I don’t play drums. Magenta Studio’s “Drumify” plugin has been a regular part of my creative process. Much like a producer keeps a folder of funky drum breaks, I’ve kept a folder of funky Drumify rhythms. When direct input of the melody into Drumify didn’t yield groovy results, I found a previous rhythm which, after some tweaking, worked really well with the verse {1:31}. To connect with a wider audience, I wanted rhythms rooted in more popular genres. Drumify’s underlying dataset of rock, hip hop and funk drummers was well-matched for this criteria.
Instead of triggering pre-existing drum samples with Drumify, I investigated a new diffusion model “CRASH” capable of high quality 44.1kHz drum synthesis. Interpolating hi-hats in latent space creates hits with small and pleasant variations in timbre {0:21, 1:34}, much like how producers avoid repetitive hi-hats by modifying velocity and filter cutoff of a single sample. Unlike most electronic songs, every kick {0:21}, snare {0:22} and hi-hat in this track is “interpolated” slightly different from the last one.
The beat during the opening {0:22} and drop {2:09} were programmed by hand and MIDI hits humanized by Magenta Studio’s “Groove” to introduce natural delays like a drummer.
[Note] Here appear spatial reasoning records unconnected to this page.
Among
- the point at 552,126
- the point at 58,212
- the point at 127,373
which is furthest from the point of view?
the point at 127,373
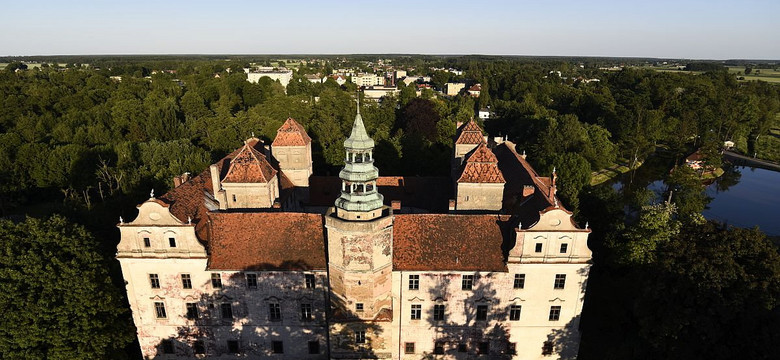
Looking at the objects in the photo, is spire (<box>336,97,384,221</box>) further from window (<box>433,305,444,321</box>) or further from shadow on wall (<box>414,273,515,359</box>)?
window (<box>433,305,444,321</box>)

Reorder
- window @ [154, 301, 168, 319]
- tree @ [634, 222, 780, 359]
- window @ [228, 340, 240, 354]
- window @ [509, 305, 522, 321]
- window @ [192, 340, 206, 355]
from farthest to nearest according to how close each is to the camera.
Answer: window @ [192, 340, 206, 355] → window @ [228, 340, 240, 354] → window @ [154, 301, 168, 319] → window @ [509, 305, 522, 321] → tree @ [634, 222, 780, 359]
Compared to purely audio ML models, I found separating drum arrangement into symbolic generation via MIDI (Magenta Studio) and then triggering synthesized one-shots (CRASH) to yield more precise rhythmic results.
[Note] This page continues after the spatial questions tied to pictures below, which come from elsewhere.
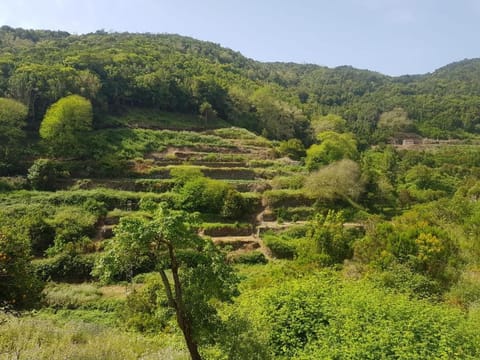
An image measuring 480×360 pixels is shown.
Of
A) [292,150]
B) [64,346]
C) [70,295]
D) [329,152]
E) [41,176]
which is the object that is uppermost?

It’s exciting to see realtime audio ML tools unlock new pathways for Thai and electronic music to supercharge one another. Developing AI tools like MAWF and DDSP to empower transcultural music-making continues to underpin all my technical and artistic work. I hope my submission and the AI Song Contest platform can inspire like-minded composers, especially from the Asia-Pacific, Middle-East and Africa, to apply these techniques to their traditions, and invite musicians from the West to explore, understand and experiment with musical inflections in the way our cultures experience them.
ญาบอย ฮานอย “Yaboi Hanoi” is challenging culture from Southeast Asia through dance music with a twist of tech. Over half a million viewers tuned into “IFFY Remix: Thai Dance Reimagined”, his shortform music series with Thai dance troupe Kid Buak Sipp and R&B artist Dorsh this past February 2022. He was recently selected by Nusasonic and the Goethe Institute as one of 20 artists featured in Khyam Allami’s Common Tonalities album. His track ชิงชัย “Ching Chai” was based on an analysis of tunings and scales from the South of Thailand through new music technogies and modern bass music. Yaboi Hanoi is the Bangkok-born musical brainchild of Lamtharn “Hanoi” Hantrakul; fusing his unique background as a composer, award-winning Cultural Technologist and Audio AI Research Scientist.